BONECAS DE RETALHO
Maria do quartinho de costura olhava pela janela que dava para um quintal que ficava nos fundos da sua casa onde havia um pequeno jardim, onde cultivava plantas das mais variadas espécies, entre elas: hortênsias, margaridas, floxinas, buganvília, onze horas, amor-perfeito, cravos, enfim, flores que coloriam seu pequeno jardim.
No canto esquerdo avistava-se um canteiro de rosas, mas a frente beirando os fundos da casa, tinha um pé de carambola e junto à cerca framboesas doces e suculentas,uma parreira de uvas. U
ma goiabeira sombreava o centro do quintal, havia ainda um limoeiro, um pé de romã do lado direito do cercado e vergamota.
Maria adorava observar sua modesta plantação. A Vergamoteira tava carregada de flores. Este ano prometia ter bastante da fruta para ela saborear juntamente com sua família e ainda fazer suas compotas de doces gostosos que eram apreciados por todos, sem falar nas cocadas que eram destaque da sua culinária.

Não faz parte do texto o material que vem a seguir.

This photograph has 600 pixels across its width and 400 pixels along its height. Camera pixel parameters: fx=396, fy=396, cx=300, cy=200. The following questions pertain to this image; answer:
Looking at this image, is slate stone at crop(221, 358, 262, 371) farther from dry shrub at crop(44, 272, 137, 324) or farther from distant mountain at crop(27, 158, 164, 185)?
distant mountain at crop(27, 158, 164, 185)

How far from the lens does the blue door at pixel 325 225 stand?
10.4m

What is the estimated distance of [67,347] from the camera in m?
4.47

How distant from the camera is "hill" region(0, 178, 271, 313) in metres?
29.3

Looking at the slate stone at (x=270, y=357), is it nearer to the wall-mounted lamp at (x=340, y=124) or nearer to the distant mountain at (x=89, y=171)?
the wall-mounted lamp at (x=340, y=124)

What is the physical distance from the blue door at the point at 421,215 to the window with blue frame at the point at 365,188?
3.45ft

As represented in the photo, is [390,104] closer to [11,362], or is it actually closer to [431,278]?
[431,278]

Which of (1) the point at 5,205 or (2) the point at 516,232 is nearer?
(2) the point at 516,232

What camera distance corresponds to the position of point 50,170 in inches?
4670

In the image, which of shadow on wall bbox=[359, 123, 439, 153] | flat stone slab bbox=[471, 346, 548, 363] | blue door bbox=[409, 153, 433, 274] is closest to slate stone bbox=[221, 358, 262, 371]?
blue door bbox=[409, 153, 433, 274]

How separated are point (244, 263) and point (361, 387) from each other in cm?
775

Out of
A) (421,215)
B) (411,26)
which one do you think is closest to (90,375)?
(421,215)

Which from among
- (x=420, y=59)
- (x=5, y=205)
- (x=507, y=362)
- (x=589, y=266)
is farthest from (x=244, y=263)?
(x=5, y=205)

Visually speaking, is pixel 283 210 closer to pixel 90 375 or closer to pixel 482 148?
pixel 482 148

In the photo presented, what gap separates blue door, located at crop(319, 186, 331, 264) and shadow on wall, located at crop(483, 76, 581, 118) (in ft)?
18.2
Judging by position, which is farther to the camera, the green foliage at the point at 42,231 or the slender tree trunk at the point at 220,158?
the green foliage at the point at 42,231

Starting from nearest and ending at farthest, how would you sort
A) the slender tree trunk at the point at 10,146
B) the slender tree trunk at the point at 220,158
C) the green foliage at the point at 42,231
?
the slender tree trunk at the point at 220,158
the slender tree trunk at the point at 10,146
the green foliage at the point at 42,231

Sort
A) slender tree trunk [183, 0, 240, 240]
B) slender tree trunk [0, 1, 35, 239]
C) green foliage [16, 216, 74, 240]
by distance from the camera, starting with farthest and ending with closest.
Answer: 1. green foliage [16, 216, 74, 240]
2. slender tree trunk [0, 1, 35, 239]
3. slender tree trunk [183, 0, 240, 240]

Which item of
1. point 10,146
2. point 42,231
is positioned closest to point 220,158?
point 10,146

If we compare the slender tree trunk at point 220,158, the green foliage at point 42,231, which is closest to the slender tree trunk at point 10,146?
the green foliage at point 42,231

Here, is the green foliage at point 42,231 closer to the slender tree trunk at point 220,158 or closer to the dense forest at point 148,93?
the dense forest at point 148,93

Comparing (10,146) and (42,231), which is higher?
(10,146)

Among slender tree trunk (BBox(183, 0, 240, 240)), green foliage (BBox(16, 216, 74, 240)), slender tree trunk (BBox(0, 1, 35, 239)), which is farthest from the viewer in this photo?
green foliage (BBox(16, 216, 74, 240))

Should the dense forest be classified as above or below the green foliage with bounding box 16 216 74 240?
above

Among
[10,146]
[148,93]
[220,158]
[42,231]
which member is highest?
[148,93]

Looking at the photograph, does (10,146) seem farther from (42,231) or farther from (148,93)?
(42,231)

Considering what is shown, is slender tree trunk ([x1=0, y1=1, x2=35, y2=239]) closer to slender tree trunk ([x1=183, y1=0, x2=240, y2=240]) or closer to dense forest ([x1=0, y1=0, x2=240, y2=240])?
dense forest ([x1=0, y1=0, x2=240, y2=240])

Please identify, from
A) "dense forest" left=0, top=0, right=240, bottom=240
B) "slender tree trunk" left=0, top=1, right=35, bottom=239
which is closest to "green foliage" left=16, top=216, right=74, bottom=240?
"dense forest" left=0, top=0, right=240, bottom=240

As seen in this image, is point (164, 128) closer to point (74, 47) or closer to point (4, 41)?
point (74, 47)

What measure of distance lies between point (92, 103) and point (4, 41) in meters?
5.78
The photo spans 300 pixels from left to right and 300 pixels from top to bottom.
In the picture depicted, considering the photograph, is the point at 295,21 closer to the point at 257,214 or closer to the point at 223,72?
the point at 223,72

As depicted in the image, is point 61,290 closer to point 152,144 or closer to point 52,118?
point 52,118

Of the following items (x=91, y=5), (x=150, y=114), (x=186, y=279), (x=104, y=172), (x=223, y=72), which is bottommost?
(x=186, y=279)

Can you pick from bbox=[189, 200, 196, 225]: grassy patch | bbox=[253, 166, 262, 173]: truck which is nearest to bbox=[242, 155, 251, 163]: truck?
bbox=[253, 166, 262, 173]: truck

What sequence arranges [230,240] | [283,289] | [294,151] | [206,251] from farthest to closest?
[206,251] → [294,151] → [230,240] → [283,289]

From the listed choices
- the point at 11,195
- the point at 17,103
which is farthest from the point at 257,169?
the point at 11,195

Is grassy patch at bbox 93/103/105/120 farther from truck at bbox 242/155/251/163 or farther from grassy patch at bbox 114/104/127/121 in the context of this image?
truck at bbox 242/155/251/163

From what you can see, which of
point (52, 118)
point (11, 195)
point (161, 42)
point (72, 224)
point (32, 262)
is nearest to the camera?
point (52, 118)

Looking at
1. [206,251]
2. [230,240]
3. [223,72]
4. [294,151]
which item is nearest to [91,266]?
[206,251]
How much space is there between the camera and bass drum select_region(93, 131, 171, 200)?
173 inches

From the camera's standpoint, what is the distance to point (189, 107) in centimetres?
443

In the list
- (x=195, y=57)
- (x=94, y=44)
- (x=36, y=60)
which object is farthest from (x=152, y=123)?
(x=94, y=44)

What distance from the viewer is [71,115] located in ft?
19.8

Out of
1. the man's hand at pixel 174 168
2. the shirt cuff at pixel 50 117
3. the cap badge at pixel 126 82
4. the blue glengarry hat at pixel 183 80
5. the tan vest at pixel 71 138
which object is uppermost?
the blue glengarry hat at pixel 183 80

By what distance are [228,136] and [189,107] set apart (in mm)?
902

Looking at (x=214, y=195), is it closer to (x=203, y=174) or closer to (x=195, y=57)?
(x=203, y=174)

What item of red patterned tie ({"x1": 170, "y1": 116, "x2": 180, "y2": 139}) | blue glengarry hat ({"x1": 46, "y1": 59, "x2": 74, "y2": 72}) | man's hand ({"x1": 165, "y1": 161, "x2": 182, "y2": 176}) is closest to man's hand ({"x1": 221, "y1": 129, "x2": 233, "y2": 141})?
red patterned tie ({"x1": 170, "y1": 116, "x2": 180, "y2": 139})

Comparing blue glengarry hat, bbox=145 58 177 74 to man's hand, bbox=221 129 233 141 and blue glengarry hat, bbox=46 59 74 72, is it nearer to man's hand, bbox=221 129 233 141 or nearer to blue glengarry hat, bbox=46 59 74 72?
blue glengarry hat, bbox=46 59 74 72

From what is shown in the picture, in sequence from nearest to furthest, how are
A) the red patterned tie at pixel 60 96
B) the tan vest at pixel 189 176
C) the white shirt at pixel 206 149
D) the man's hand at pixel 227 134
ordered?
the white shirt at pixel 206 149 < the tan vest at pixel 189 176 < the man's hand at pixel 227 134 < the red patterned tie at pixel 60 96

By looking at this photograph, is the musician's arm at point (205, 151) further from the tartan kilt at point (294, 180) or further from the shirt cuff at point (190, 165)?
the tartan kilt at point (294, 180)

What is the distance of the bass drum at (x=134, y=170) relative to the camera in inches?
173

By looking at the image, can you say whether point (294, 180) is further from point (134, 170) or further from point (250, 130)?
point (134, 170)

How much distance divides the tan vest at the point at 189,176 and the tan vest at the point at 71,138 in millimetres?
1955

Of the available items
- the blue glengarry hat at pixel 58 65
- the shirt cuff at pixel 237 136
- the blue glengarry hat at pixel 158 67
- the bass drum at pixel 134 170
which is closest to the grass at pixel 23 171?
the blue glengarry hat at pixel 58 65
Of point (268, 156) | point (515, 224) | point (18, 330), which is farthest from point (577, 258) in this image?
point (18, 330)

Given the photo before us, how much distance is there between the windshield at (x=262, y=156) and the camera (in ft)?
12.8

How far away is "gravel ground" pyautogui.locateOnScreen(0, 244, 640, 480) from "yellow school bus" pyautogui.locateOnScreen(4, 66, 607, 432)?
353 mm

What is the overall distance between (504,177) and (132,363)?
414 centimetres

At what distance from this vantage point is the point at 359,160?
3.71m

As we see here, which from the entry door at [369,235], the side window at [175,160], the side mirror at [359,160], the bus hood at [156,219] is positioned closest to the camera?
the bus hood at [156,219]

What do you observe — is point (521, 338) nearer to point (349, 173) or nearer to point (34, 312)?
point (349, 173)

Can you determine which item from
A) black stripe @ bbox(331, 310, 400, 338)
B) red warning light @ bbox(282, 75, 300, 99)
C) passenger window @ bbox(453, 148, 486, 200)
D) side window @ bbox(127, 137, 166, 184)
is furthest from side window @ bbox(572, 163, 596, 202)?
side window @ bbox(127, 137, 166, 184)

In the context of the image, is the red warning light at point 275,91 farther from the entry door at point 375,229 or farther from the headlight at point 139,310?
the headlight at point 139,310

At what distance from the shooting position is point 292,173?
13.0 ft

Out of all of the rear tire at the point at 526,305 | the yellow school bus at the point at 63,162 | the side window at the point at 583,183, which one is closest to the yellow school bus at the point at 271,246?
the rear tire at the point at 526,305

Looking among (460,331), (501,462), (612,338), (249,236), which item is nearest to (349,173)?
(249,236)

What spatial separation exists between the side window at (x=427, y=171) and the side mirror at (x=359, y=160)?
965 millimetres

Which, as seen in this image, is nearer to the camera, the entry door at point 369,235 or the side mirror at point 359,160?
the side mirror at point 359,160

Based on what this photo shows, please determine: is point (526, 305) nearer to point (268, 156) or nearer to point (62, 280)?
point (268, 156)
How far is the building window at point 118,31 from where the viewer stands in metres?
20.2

Enquanto passava a linha no orifício estreito da agulha de costura., Maria apertava os olhos, fechando o esquerdo e abrindo bem o direito para focalizar melhor o lugar exato por onde a linha devia passar. Vez por outra era preciso passar a linha nos lábios para umedecer e deixar a mesma mais reta para passar pela agulha.
Finalmente conseguindo passar a linha pela agulha, Maria soltou um suspiro de alívio e então ela segue costurando unindo os retalhos até que formou o corpo do que seria uma boneca.
Recheou-o com fibra de algodão e pronto.
Maria deixou o corpo da boneca de lado e passou para a modelagem da cabeça. Geralmente, ela sempre começa a boneca fazendo primeiro a cabeça, desta vez ela preferiu fazer diferente, sem nenhuma razão especial para ter mudado a ordem. Sabia que não alteraria no resultado final de sua obra. O processo criativo é muito interessante, não importa por onde se começa, importa o resultado final. É assim com alguns escritores, alguns começam o início pelo fim sem que isso possa alterar o contexto da sua obra.
Recortou o molde em forma circular, gostava que suas bonecas exibissem o rosto redondo e ainda sempre ressaltava as bochechas abusando no Rouge( o blusch dos dias atuais).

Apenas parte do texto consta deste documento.